Mulheres na música: a importância das nossas vozes!

As mulheres na música têm se manifestado nos dias de hoje com muita força. Ao mesmo tempo, apesar de sempre estarem presentes, ainda não recebem o devido espaço e reconhecimento.

“Quando se é mulher e se deseja trabalhar com música, percebo que o maior desafio está em conquistar reconhecimento”.
Gabriela Lery
Cantautora

Nesse sentido, vemos cada vez mais artistas se posicionando, se unindo e criando forças dentro e fora do mercado da música. O crescente aumento da participação das mulheres na indústria da música parte de um movimento feminista de conscientização e descobrimento de uma força interna que acaba transformando-se em reconhecimento e visibilidade.

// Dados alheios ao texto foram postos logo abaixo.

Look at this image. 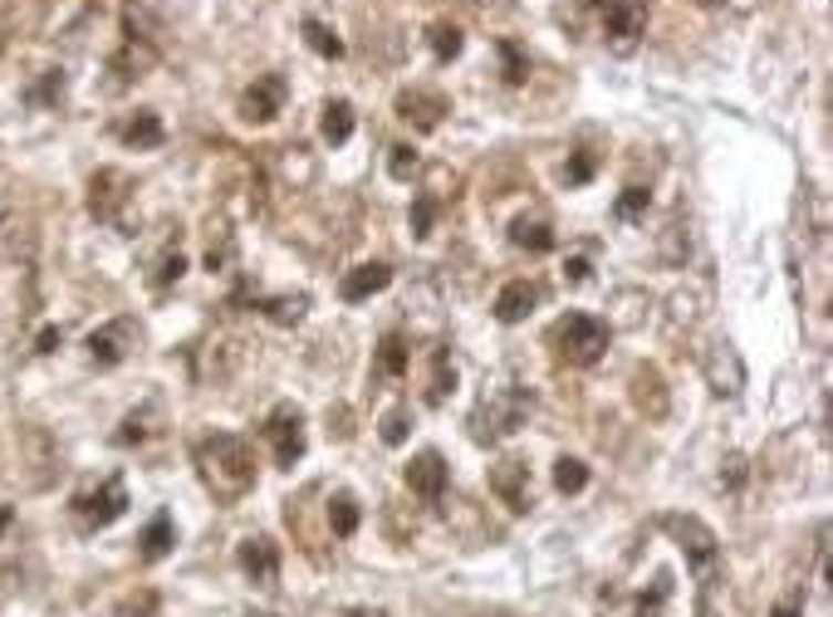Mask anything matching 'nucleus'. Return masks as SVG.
<instances>
[{
  "instance_id": "nucleus-1",
  "label": "nucleus",
  "mask_w": 833,
  "mask_h": 617,
  "mask_svg": "<svg viewBox=\"0 0 833 617\" xmlns=\"http://www.w3.org/2000/svg\"><path fill=\"white\" fill-rule=\"evenodd\" d=\"M197 471L216 500H241L256 490V451L231 431H216L197 441Z\"/></svg>"
},
{
  "instance_id": "nucleus-2",
  "label": "nucleus",
  "mask_w": 833,
  "mask_h": 617,
  "mask_svg": "<svg viewBox=\"0 0 833 617\" xmlns=\"http://www.w3.org/2000/svg\"><path fill=\"white\" fill-rule=\"evenodd\" d=\"M153 64H157V25L143 15L138 6H128L123 10V40H118V50H113V60H108V74H113L108 88L113 94H123V88L138 84Z\"/></svg>"
},
{
  "instance_id": "nucleus-3",
  "label": "nucleus",
  "mask_w": 833,
  "mask_h": 617,
  "mask_svg": "<svg viewBox=\"0 0 833 617\" xmlns=\"http://www.w3.org/2000/svg\"><path fill=\"white\" fill-rule=\"evenodd\" d=\"M534 411V393H524V387L506 383V387H490L481 397V407H476L471 427H476V441H500L510 437V431H520V421Z\"/></svg>"
},
{
  "instance_id": "nucleus-4",
  "label": "nucleus",
  "mask_w": 833,
  "mask_h": 617,
  "mask_svg": "<svg viewBox=\"0 0 833 617\" xmlns=\"http://www.w3.org/2000/svg\"><path fill=\"white\" fill-rule=\"evenodd\" d=\"M70 514H74V524H79L84 534L108 530L113 520H123V514H128V485H123L118 475L98 480V485L79 490V495L70 500Z\"/></svg>"
},
{
  "instance_id": "nucleus-5",
  "label": "nucleus",
  "mask_w": 833,
  "mask_h": 617,
  "mask_svg": "<svg viewBox=\"0 0 833 617\" xmlns=\"http://www.w3.org/2000/svg\"><path fill=\"white\" fill-rule=\"evenodd\" d=\"M554 348L564 363H574V368H589V363L603 358V348H608V324L593 314H569L554 324Z\"/></svg>"
},
{
  "instance_id": "nucleus-6",
  "label": "nucleus",
  "mask_w": 833,
  "mask_h": 617,
  "mask_svg": "<svg viewBox=\"0 0 833 617\" xmlns=\"http://www.w3.org/2000/svg\"><path fill=\"white\" fill-rule=\"evenodd\" d=\"M662 530L681 544V554H687V564L696 568V578L716 574V564H721V544H716V534L706 530L696 514H662Z\"/></svg>"
},
{
  "instance_id": "nucleus-7",
  "label": "nucleus",
  "mask_w": 833,
  "mask_h": 617,
  "mask_svg": "<svg viewBox=\"0 0 833 617\" xmlns=\"http://www.w3.org/2000/svg\"><path fill=\"white\" fill-rule=\"evenodd\" d=\"M128 201H133V177H128V171L98 167L94 181H88V211H94L104 226L128 231Z\"/></svg>"
},
{
  "instance_id": "nucleus-8",
  "label": "nucleus",
  "mask_w": 833,
  "mask_h": 617,
  "mask_svg": "<svg viewBox=\"0 0 833 617\" xmlns=\"http://www.w3.org/2000/svg\"><path fill=\"white\" fill-rule=\"evenodd\" d=\"M647 34V6L643 0H608V10H603V44H608L618 60L643 44Z\"/></svg>"
},
{
  "instance_id": "nucleus-9",
  "label": "nucleus",
  "mask_w": 833,
  "mask_h": 617,
  "mask_svg": "<svg viewBox=\"0 0 833 617\" xmlns=\"http://www.w3.org/2000/svg\"><path fill=\"white\" fill-rule=\"evenodd\" d=\"M490 495L500 500V505H510L516 514H524L534 505V480H530V466L516 461V456H506V461L490 466Z\"/></svg>"
},
{
  "instance_id": "nucleus-10",
  "label": "nucleus",
  "mask_w": 833,
  "mask_h": 617,
  "mask_svg": "<svg viewBox=\"0 0 833 617\" xmlns=\"http://www.w3.org/2000/svg\"><path fill=\"white\" fill-rule=\"evenodd\" d=\"M133 348H138V324H133V318H108L104 328L88 334V358H94L98 368H118V363H128Z\"/></svg>"
},
{
  "instance_id": "nucleus-11",
  "label": "nucleus",
  "mask_w": 833,
  "mask_h": 617,
  "mask_svg": "<svg viewBox=\"0 0 833 617\" xmlns=\"http://www.w3.org/2000/svg\"><path fill=\"white\" fill-rule=\"evenodd\" d=\"M236 564H241V574L256 583V588H275L280 583V544L270 540V534H250L241 544V554H236Z\"/></svg>"
},
{
  "instance_id": "nucleus-12",
  "label": "nucleus",
  "mask_w": 833,
  "mask_h": 617,
  "mask_svg": "<svg viewBox=\"0 0 833 617\" xmlns=\"http://www.w3.org/2000/svg\"><path fill=\"white\" fill-rule=\"evenodd\" d=\"M265 437L275 446V461L294 466L304 456V411L300 407H275L265 421Z\"/></svg>"
},
{
  "instance_id": "nucleus-13",
  "label": "nucleus",
  "mask_w": 833,
  "mask_h": 617,
  "mask_svg": "<svg viewBox=\"0 0 833 617\" xmlns=\"http://www.w3.org/2000/svg\"><path fill=\"white\" fill-rule=\"evenodd\" d=\"M407 490L417 500H427V505H437L447 495V461H441V451H417L407 461Z\"/></svg>"
},
{
  "instance_id": "nucleus-14",
  "label": "nucleus",
  "mask_w": 833,
  "mask_h": 617,
  "mask_svg": "<svg viewBox=\"0 0 833 617\" xmlns=\"http://www.w3.org/2000/svg\"><path fill=\"white\" fill-rule=\"evenodd\" d=\"M706 383L721 397H736L740 387H746V363H740V353L730 348V343H711V348H706Z\"/></svg>"
},
{
  "instance_id": "nucleus-15",
  "label": "nucleus",
  "mask_w": 833,
  "mask_h": 617,
  "mask_svg": "<svg viewBox=\"0 0 833 617\" xmlns=\"http://www.w3.org/2000/svg\"><path fill=\"white\" fill-rule=\"evenodd\" d=\"M441 113H447V98L431 94V88H403V94H397V118L413 123L417 133L441 128Z\"/></svg>"
},
{
  "instance_id": "nucleus-16",
  "label": "nucleus",
  "mask_w": 833,
  "mask_h": 617,
  "mask_svg": "<svg viewBox=\"0 0 833 617\" xmlns=\"http://www.w3.org/2000/svg\"><path fill=\"white\" fill-rule=\"evenodd\" d=\"M280 108H284V79L280 74H260L241 94V118L246 123H270Z\"/></svg>"
},
{
  "instance_id": "nucleus-17",
  "label": "nucleus",
  "mask_w": 833,
  "mask_h": 617,
  "mask_svg": "<svg viewBox=\"0 0 833 617\" xmlns=\"http://www.w3.org/2000/svg\"><path fill=\"white\" fill-rule=\"evenodd\" d=\"M157 431H163V402H157V397H147L143 407H133L128 417H123V427L113 431V441H118V446H143V441H153Z\"/></svg>"
},
{
  "instance_id": "nucleus-18",
  "label": "nucleus",
  "mask_w": 833,
  "mask_h": 617,
  "mask_svg": "<svg viewBox=\"0 0 833 617\" xmlns=\"http://www.w3.org/2000/svg\"><path fill=\"white\" fill-rule=\"evenodd\" d=\"M387 284H393V265L373 260V265L348 270V274H344V284H339V294H344L348 304H363V300H373V294H383Z\"/></svg>"
},
{
  "instance_id": "nucleus-19",
  "label": "nucleus",
  "mask_w": 833,
  "mask_h": 617,
  "mask_svg": "<svg viewBox=\"0 0 833 617\" xmlns=\"http://www.w3.org/2000/svg\"><path fill=\"white\" fill-rule=\"evenodd\" d=\"M534 304H540V290H534L530 280H510L506 290L496 294V318L500 324H520V318H530Z\"/></svg>"
},
{
  "instance_id": "nucleus-20",
  "label": "nucleus",
  "mask_w": 833,
  "mask_h": 617,
  "mask_svg": "<svg viewBox=\"0 0 833 617\" xmlns=\"http://www.w3.org/2000/svg\"><path fill=\"white\" fill-rule=\"evenodd\" d=\"M118 137H123L128 147H138V153H147V147H163L167 133H163V118H157L153 108H138V113H133V118L118 128Z\"/></svg>"
},
{
  "instance_id": "nucleus-21",
  "label": "nucleus",
  "mask_w": 833,
  "mask_h": 617,
  "mask_svg": "<svg viewBox=\"0 0 833 617\" xmlns=\"http://www.w3.org/2000/svg\"><path fill=\"white\" fill-rule=\"evenodd\" d=\"M633 402L647 417H667V393H662V373L657 368H637L633 373Z\"/></svg>"
},
{
  "instance_id": "nucleus-22",
  "label": "nucleus",
  "mask_w": 833,
  "mask_h": 617,
  "mask_svg": "<svg viewBox=\"0 0 833 617\" xmlns=\"http://www.w3.org/2000/svg\"><path fill=\"white\" fill-rule=\"evenodd\" d=\"M173 544H177V530H173V514H157L153 524L143 530V540H138V554L147 558V564H157V558H167L173 554Z\"/></svg>"
},
{
  "instance_id": "nucleus-23",
  "label": "nucleus",
  "mask_w": 833,
  "mask_h": 617,
  "mask_svg": "<svg viewBox=\"0 0 833 617\" xmlns=\"http://www.w3.org/2000/svg\"><path fill=\"white\" fill-rule=\"evenodd\" d=\"M304 308H310V294H275V300H260V314H265L270 324H280V328L300 324Z\"/></svg>"
},
{
  "instance_id": "nucleus-24",
  "label": "nucleus",
  "mask_w": 833,
  "mask_h": 617,
  "mask_svg": "<svg viewBox=\"0 0 833 617\" xmlns=\"http://www.w3.org/2000/svg\"><path fill=\"white\" fill-rule=\"evenodd\" d=\"M510 240H516L520 250H534V255H544V250H554V231H550V221H540V216H520L516 226H510Z\"/></svg>"
},
{
  "instance_id": "nucleus-25",
  "label": "nucleus",
  "mask_w": 833,
  "mask_h": 617,
  "mask_svg": "<svg viewBox=\"0 0 833 617\" xmlns=\"http://www.w3.org/2000/svg\"><path fill=\"white\" fill-rule=\"evenodd\" d=\"M353 137V103L348 98H329L324 103V143L344 147Z\"/></svg>"
},
{
  "instance_id": "nucleus-26",
  "label": "nucleus",
  "mask_w": 833,
  "mask_h": 617,
  "mask_svg": "<svg viewBox=\"0 0 833 617\" xmlns=\"http://www.w3.org/2000/svg\"><path fill=\"white\" fill-rule=\"evenodd\" d=\"M407 358H413V348H407L403 334H387L378 343V377H403L407 373Z\"/></svg>"
},
{
  "instance_id": "nucleus-27",
  "label": "nucleus",
  "mask_w": 833,
  "mask_h": 617,
  "mask_svg": "<svg viewBox=\"0 0 833 617\" xmlns=\"http://www.w3.org/2000/svg\"><path fill=\"white\" fill-rule=\"evenodd\" d=\"M427 44H431V54H437V64H451L456 54H461L466 34H461V25H451V20H441V25H431V30H427Z\"/></svg>"
},
{
  "instance_id": "nucleus-28",
  "label": "nucleus",
  "mask_w": 833,
  "mask_h": 617,
  "mask_svg": "<svg viewBox=\"0 0 833 617\" xmlns=\"http://www.w3.org/2000/svg\"><path fill=\"white\" fill-rule=\"evenodd\" d=\"M304 44H310L319 60H344V40H339L324 20H304Z\"/></svg>"
},
{
  "instance_id": "nucleus-29",
  "label": "nucleus",
  "mask_w": 833,
  "mask_h": 617,
  "mask_svg": "<svg viewBox=\"0 0 833 617\" xmlns=\"http://www.w3.org/2000/svg\"><path fill=\"white\" fill-rule=\"evenodd\" d=\"M584 485H589V466L579 461V456H559L554 461V490L559 495H579Z\"/></svg>"
},
{
  "instance_id": "nucleus-30",
  "label": "nucleus",
  "mask_w": 833,
  "mask_h": 617,
  "mask_svg": "<svg viewBox=\"0 0 833 617\" xmlns=\"http://www.w3.org/2000/svg\"><path fill=\"white\" fill-rule=\"evenodd\" d=\"M329 524H334L339 540H348V534L358 530V500H353L348 490H339V495L329 500Z\"/></svg>"
},
{
  "instance_id": "nucleus-31",
  "label": "nucleus",
  "mask_w": 833,
  "mask_h": 617,
  "mask_svg": "<svg viewBox=\"0 0 833 617\" xmlns=\"http://www.w3.org/2000/svg\"><path fill=\"white\" fill-rule=\"evenodd\" d=\"M181 274H187V255H181V245H167L163 255H157V265H153V284L157 290H167V284H177Z\"/></svg>"
},
{
  "instance_id": "nucleus-32",
  "label": "nucleus",
  "mask_w": 833,
  "mask_h": 617,
  "mask_svg": "<svg viewBox=\"0 0 833 617\" xmlns=\"http://www.w3.org/2000/svg\"><path fill=\"white\" fill-rule=\"evenodd\" d=\"M447 387H456V368H451V353L437 348L431 353V387H427V402H441Z\"/></svg>"
},
{
  "instance_id": "nucleus-33",
  "label": "nucleus",
  "mask_w": 833,
  "mask_h": 617,
  "mask_svg": "<svg viewBox=\"0 0 833 617\" xmlns=\"http://www.w3.org/2000/svg\"><path fill=\"white\" fill-rule=\"evenodd\" d=\"M387 171H393V181H413L417 171H421V157H417V147L397 143L393 153H387Z\"/></svg>"
},
{
  "instance_id": "nucleus-34",
  "label": "nucleus",
  "mask_w": 833,
  "mask_h": 617,
  "mask_svg": "<svg viewBox=\"0 0 833 617\" xmlns=\"http://www.w3.org/2000/svg\"><path fill=\"white\" fill-rule=\"evenodd\" d=\"M643 211H647V187H627L623 197H618V206H613V216H618V221H637Z\"/></svg>"
},
{
  "instance_id": "nucleus-35",
  "label": "nucleus",
  "mask_w": 833,
  "mask_h": 617,
  "mask_svg": "<svg viewBox=\"0 0 833 617\" xmlns=\"http://www.w3.org/2000/svg\"><path fill=\"white\" fill-rule=\"evenodd\" d=\"M431 221H437V197H417L413 201V236L427 240L431 236Z\"/></svg>"
},
{
  "instance_id": "nucleus-36",
  "label": "nucleus",
  "mask_w": 833,
  "mask_h": 617,
  "mask_svg": "<svg viewBox=\"0 0 833 617\" xmlns=\"http://www.w3.org/2000/svg\"><path fill=\"white\" fill-rule=\"evenodd\" d=\"M593 171H598V157H593V153H574V157H569V167H564V177H569V187H584V181H593Z\"/></svg>"
},
{
  "instance_id": "nucleus-37",
  "label": "nucleus",
  "mask_w": 833,
  "mask_h": 617,
  "mask_svg": "<svg viewBox=\"0 0 833 617\" xmlns=\"http://www.w3.org/2000/svg\"><path fill=\"white\" fill-rule=\"evenodd\" d=\"M383 441H387V446H403V441H407V407H393V411L383 417Z\"/></svg>"
},
{
  "instance_id": "nucleus-38",
  "label": "nucleus",
  "mask_w": 833,
  "mask_h": 617,
  "mask_svg": "<svg viewBox=\"0 0 833 617\" xmlns=\"http://www.w3.org/2000/svg\"><path fill=\"white\" fill-rule=\"evenodd\" d=\"M500 60H506V79L510 84H524V74H530V64L520 60V50L510 40H500Z\"/></svg>"
},
{
  "instance_id": "nucleus-39",
  "label": "nucleus",
  "mask_w": 833,
  "mask_h": 617,
  "mask_svg": "<svg viewBox=\"0 0 833 617\" xmlns=\"http://www.w3.org/2000/svg\"><path fill=\"white\" fill-rule=\"evenodd\" d=\"M721 485H726V490H740V485H746V456H726Z\"/></svg>"
},
{
  "instance_id": "nucleus-40",
  "label": "nucleus",
  "mask_w": 833,
  "mask_h": 617,
  "mask_svg": "<svg viewBox=\"0 0 833 617\" xmlns=\"http://www.w3.org/2000/svg\"><path fill=\"white\" fill-rule=\"evenodd\" d=\"M564 280H569V284H584V280H589V255H574V260H569V265H564Z\"/></svg>"
},
{
  "instance_id": "nucleus-41",
  "label": "nucleus",
  "mask_w": 833,
  "mask_h": 617,
  "mask_svg": "<svg viewBox=\"0 0 833 617\" xmlns=\"http://www.w3.org/2000/svg\"><path fill=\"white\" fill-rule=\"evenodd\" d=\"M799 613H804V603H799V598H784V603H780V608H774L770 617H799Z\"/></svg>"
},
{
  "instance_id": "nucleus-42",
  "label": "nucleus",
  "mask_w": 833,
  "mask_h": 617,
  "mask_svg": "<svg viewBox=\"0 0 833 617\" xmlns=\"http://www.w3.org/2000/svg\"><path fill=\"white\" fill-rule=\"evenodd\" d=\"M54 343H64V334H60V328H44V334H40V353H54Z\"/></svg>"
},
{
  "instance_id": "nucleus-43",
  "label": "nucleus",
  "mask_w": 833,
  "mask_h": 617,
  "mask_svg": "<svg viewBox=\"0 0 833 617\" xmlns=\"http://www.w3.org/2000/svg\"><path fill=\"white\" fill-rule=\"evenodd\" d=\"M10 524H15V510H10V505H0V534H6Z\"/></svg>"
},
{
  "instance_id": "nucleus-44",
  "label": "nucleus",
  "mask_w": 833,
  "mask_h": 617,
  "mask_svg": "<svg viewBox=\"0 0 833 617\" xmlns=\"http://www.w3.org/2000/svg\"><path fill=\"white\" fill-rule=\"evenodd\" d=\"M348 617H387V613H383V608H353Z\"/></svg>"
},
{
  "instance_id": "nucleus-45",
  "label": "nucleus",
  "mask_w": 833,
  "mask_h": 617,
  "mask_svg": "<svg viewBox=\"0 0 833 617\" xmlns=\"http://www.w3.org/2000/svg\"><path fill=\"white\" fill-rule=\"evenodd\" d=\"M250 617H275V613H250Z\"/></svg>"
},
{
  "instance_id": "nucleus-46",
  "label": "nucleus",
  "mask_w": 833,
  "mask_h": 617,
  "mask_svg": "<svg viewBox=\"0 0 833 617\" xmlns=\"http://www.w3.org/2000/svg\"><path fill=\"white\" fill-rule=\"evenodd\" d=\"M0 211H6V191H0Z\"/></svg>"
},
{
  "instance_id": "nucleus-47",
  "label": "nucleus",
  "mask_w": 833,
  "mask_h": 617,
  "mask_svg": "<svg viewBox=\"0 0 833 617\" xmlns=\"http://www.w3.org/2000/svg\"><path fill=\"white\" fill-rule=\"evenodd\" d=\"M701 6H716V0H701Z\"/></svg>"
}]
</instances>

Além disso, o número de mulheres na música tem crescido cada vez mais, e é o que aponta o estudo Por Elas Que Fazem a Música, divulgado pela União Brasileira de Compositores (UBC). Nesse sentido, ele mostra que, de 2018 para 2019, houve um aumento de 56% de pessoas associadas que se identificam como mulheres. Contudo, mesmo com esse aumento, ainda existe uma grande diferença entre a participação de mulheres e homens na indústria da música, onde apenas 10% da arrecadação por direitos autorais são das mulheres, contra 90% dos homens.

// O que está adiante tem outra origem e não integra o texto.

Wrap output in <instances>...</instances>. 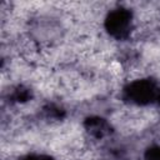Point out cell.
<instances>
[{
    "label": "cell",
    "instance_id": "5b68a950",
    "mask_svg": "<svg viewBox=\"0 0 160 160\" xmlns=\"http://www.w3.org/2000/svg\"><path fill=\"white\" fill-rule=\"evenodd\" d=\"M22 160H54L51 156L49 155H42V154H32V155H28L25 158H22Z\"/></svg>",
    "mask_w": 160,
    "mask_h": 160
},
{
    "label": "cell",
    "instance_id": "6da1fadb",
    "mask_svg": "<svg viewBox=\"0 0 160 160\" xmlns=\"http://www.w3.org/2000/svg\"><path fill=\"white\" fill-rule=\"evenodd\" d=\"M159 91L160 89L156 86L154 80L141 79L130 82L124 90V96L130 102L138 105H146L158 100Z\"/></svg>",
    "mask_w": 160,
    "mask_h": 160
},
{
    "label": "cell",
    "instance_id": "7a4b0ae2",
    "mask_svg": "<svg viewBox=\"0 0 160 160\" xmlns=\"http://www.w3.org/2000/svg\"><path fill=\"white\" fill-rule=\"evenodd\" d=\"M131 20H132V15L128 9L118 8L111 10L106 16L105 28L112 38L118 40H122L130 35Z\"/></svg>",
    "mask_w": 160,
    "mask_h": 160
},
{
    "label": "cell",
    "instance_id": "277c9868",
    "mask_svg": "<svg viewBox=\"0 0 160 160\" xmlns=\"http://www.w3.org/2000/svg\"><path fill=\"white\" fill-rule=\"evenodd\" d=\"M144 160H160V146H151L145 151Z\"/></svg>",
    "mask_w": 160,
    "mask_h": 160
},
{
    "label": "cell",
    "instance_id": "3957f363",
    "mask_svg": "<svg viewBox=\"0 0 160 160\" xmlns=\"http://www.w3.org/2000/svg\"><path fill=\"white\" fill-rule=\"evenodd\" d=\"M86 129L90 134L96 138H102L109 132V125L104 119L100 118H90L86 121Z\"/></svg>",
    "mask_w": 160,
    "mask_h": 160
}]
</instances>
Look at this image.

Sendo assim, mesmo com o aumento da representatividade das mulheres na música, ainda é preciso quebrar barreiras e tabus e reafirmar que lugar de mulher é, sim, onde ela quiser!

Gabriela Lery: uma potência da cena musical de Porto Alegre!

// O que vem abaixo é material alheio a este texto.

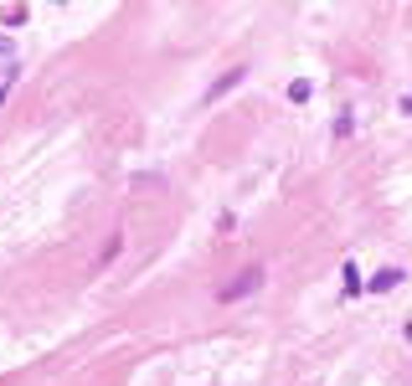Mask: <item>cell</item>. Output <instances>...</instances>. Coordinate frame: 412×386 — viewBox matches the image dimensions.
<instances>
[{
    "label": "cell",
    "instance_id": "obj_1",
    "mask_svg": "<svg viewBox=\"0 0 412 386\" xmlns=\"http://www.w3.org/2000/svg\"><path fill=\"white\" fill-rule=\"evenodd\" d=\"M263 289V268H243L232 278V284H222L216 289V299H222V304H232V299H243V294H258Z\"/></svg>",
    "mask_w": 412,
    "mask_h": 386
},
{
    "label": "cell",
    "instance_id": "obj_2",
    "mask_svg": "<svg viewBox=\"0 0 412 386\" xmlns=\"http://www.w3.org/2000/svg\"><path fill=\"white\" fill-rule=\"evenodd\" d=\"M243 77H248V68H227V73H222V77H216L211 88H206V103H216L222 93H232V88H237V82H243Z\"/></svg>",
    "mask_w": 412,
    "mask_h": 386
},
{
    "label": "cell",
    "instance_id": "obj_3",
    "mask_svg": "<svg viewBox=\"0 0 412 386\" xmlns=\"http://www.w3.org/2000/svg\"><path fill=\"white\" fill-rule=\"evenodd\" d=\"M402 278H407L402 268H381V273H371V284H366V289H371V294H392Z\"/></svg>",
    "mask_w": 412,
    "mask_h": 386
},
{
    "label": "cell",
    "instance_id": "obj_4",
    "mask_svg": "<svg viewBox=\"0 0 412 386\" xmlns=\"http://www.w3.org/2000/svg\"><path fill=\"white\" fill-rule=\"evenodd\" d=\"M340 278H345V294H361V289H366V284H361V273H356V263H345Z\"/></svg>",
    "mask_w": 412,
    "mask_h": 386
},
{
    "label": "cell",
    "instance_id": "obj_5",
    "mask_svg": "<svg viewBox=\"0 0 412 386\" xmlns=\"http://www.w3.org/2000/svg\"><path fill=\"white\" fill-rule=\"evenodd\" d=\"M11 88H16V62H11V68H0V103H6Z\"/></svg>",
    "mask_w": 412,
    "mask_h": 386
},
{
    "label": "cell",
    "instance_id": "obj_6",
    "mask_svg": "<svg viewBox=\"0 0 412 386\" xmlns=\"http://www.w3.org/2000/svg\"><path fill=\"white\" fill-rule=\"evenodd\" d=\"M310 93H315V88H310V82H305V77H299V82H289V98H294V103H305Z\"/></svg>",
    "mask_w": 412,
    "mask_h": 386
},
{
    "label": "cell",
    "instance_id": "obj_7",
    "mask_svg": "<svg viewBox=\"0 0 412 386\" xmlns=\"http://www.w3.org/2000/svg\"><path fill=\"white\" fill-rule=\"evenodd\" d=\"M0 21H6V26H21V21H26V6H6V16H0Z\"/></svg>",
    "mask_w": 412,
    "mask_h": 386
}]
</instances>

Para falar sobre mulheres na música, convidamos a maravilhosa Gabriela Lery para contar um pouco da sua trajetória e da inserção das mulheres na música.

Gabriela Lery é cantautora, instrumentista e educadora musical. Além disso, integra o tributo a Rita Lee “Desculpe o Auê” (voz/violão) e a banda instrumental As Aventuras (contrabaixo). Em 2019, Gabriela também lançou o primeiro EP de sua carreira solo, “Coleção”, que traz quatro canções de sua autoria.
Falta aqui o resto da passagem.